■ How to complete this task
Output the data below in full, byte for byte. Nothing may differ.

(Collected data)

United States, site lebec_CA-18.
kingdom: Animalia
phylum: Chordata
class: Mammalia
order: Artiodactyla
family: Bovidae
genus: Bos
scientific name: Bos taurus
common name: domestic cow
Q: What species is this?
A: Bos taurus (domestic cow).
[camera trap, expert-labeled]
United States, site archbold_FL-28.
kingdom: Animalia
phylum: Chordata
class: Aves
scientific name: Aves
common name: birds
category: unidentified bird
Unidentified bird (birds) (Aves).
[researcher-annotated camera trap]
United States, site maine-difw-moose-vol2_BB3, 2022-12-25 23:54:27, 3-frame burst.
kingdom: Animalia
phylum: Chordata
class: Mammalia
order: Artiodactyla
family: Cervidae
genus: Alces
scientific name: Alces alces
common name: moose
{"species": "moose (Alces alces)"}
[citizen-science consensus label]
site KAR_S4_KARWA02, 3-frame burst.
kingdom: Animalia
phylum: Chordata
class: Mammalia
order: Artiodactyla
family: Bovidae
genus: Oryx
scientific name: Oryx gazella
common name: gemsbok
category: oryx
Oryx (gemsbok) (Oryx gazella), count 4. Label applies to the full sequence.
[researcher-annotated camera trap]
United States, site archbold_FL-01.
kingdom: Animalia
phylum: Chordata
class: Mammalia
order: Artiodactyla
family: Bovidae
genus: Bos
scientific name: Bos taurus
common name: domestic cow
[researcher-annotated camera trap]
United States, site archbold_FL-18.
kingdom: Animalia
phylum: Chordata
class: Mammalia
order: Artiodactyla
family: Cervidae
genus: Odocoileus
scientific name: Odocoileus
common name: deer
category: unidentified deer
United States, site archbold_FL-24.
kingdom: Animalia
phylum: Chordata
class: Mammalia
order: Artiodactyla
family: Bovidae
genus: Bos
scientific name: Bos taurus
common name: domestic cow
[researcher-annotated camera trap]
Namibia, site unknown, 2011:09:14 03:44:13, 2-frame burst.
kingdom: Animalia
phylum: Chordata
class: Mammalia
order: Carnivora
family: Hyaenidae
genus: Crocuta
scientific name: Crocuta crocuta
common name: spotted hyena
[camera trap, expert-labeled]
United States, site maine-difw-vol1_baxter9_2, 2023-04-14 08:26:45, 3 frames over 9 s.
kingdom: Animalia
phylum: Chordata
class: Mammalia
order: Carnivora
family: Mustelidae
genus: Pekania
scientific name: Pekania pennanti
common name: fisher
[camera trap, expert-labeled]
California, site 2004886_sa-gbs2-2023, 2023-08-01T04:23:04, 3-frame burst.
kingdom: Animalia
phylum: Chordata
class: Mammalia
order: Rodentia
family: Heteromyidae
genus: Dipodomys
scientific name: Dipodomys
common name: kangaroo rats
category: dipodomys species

■ Your response
United States, site lebec_CA-18.
kingdom: Animalia
phylum: Chordata
class: Mammalia
order: Artiodactyla
family: Bovidae
genus: Bos
scientific name: Bos taurus
common name: domestic cow
Q: What species is this?
A: Bos taurus (domestic cow).
[camera trap, expert-labeled]
United States, site archbold_FL-28.
kingdom: Animalia
phylum: Chordata
class: Aves
scientific name: Aves
common name: birds
category: unidentified bird
Unidentified bird (birds) (Aves).
[researcher-annotated camera trap]
United States, site maine-difw-moose-vol2_BB3, 2022-12-25 23:54:27, 3-frame burst.
kingdom: Animalia
phylum: Chordata
class: Mammalia
order: Artiodactyla
family: Cervidae
genus: Alces
scientific name: Alces alces
common name: moose
{"species": "moose (Alces alces)"}
[citizen-science consensus label]
site KAR_S4_KARWA02, 3-frame burst.
kingdom: Animalia
phylum: Chordata
class: Mammalia
order: Artiodactyla
family: Bovidae
genus: Oryx
scientific name: Oryx gazella
common name: gemsbok
category: oryx
Oryx (gemsbok) (Oryx gazella), count 4. Label applies to the full sequence.
[researcher-annotated camera trap]
United States, site archbold_FL-01.
kingdom: Animalia
phylum: Chordata
class: Mammalia
order: Artiodactyla
family: Bovidae
genus: Bos
scientific name: Bos taurus
common name: domestic cow
[researcher-annotated camera trap]
United States, site archbold_FL-18.
kingdom: Animalia
phylum: Chordata
class: Mammalia
order: Artiodactyla
family: Cervidae
genus: Odocoileus
scientific name: Odocoileus
common name: deer
category: unidentified deer
United States, site archbold_FL-24.
kingdom: Animalia
phylum: Chordata
class: Mammalia
order: Artiodactyla
family: Bovidae
genus: Bos
scientific name: Bos taurus
common name: domestic cow
[researcher-annotated camera trap]
Namibia, site unknown, 2011:09:14 03:44:13, 2-frame burst.
kingdom: Animalia
phylum: Chordata
class: Mammalia
order: Carnivora
family: Hyaenidae
genus: Crocuta
scientific name: Crocuta crocuta
common name: spotted hyena
[camera trap, expert-labeled]
United States, site maine-difw-vol1_baxter9_2, 2023-04-14 08:26:45, 3 frames over 9 s.
kingdom: Animalia
phylum: Chordata
class: Mammalia
order: Carnivora
family: Mustelidae
genus: Pekania
scientific name: Pekania pennanti
common name: fisher
[camera trap, expert-labeled]
California, site 2004886_sa-gbs2-2023, 2023-08-01T04:23:04, 3-frame burst.
kingdom: Animalia
phylum: Chordata
class: Mammalia
order: Rodentia
family: Heteromyidae
genus: Dipodomys
scientific name: Dipodomys
common name: kangaroo rats
category: dipodomys species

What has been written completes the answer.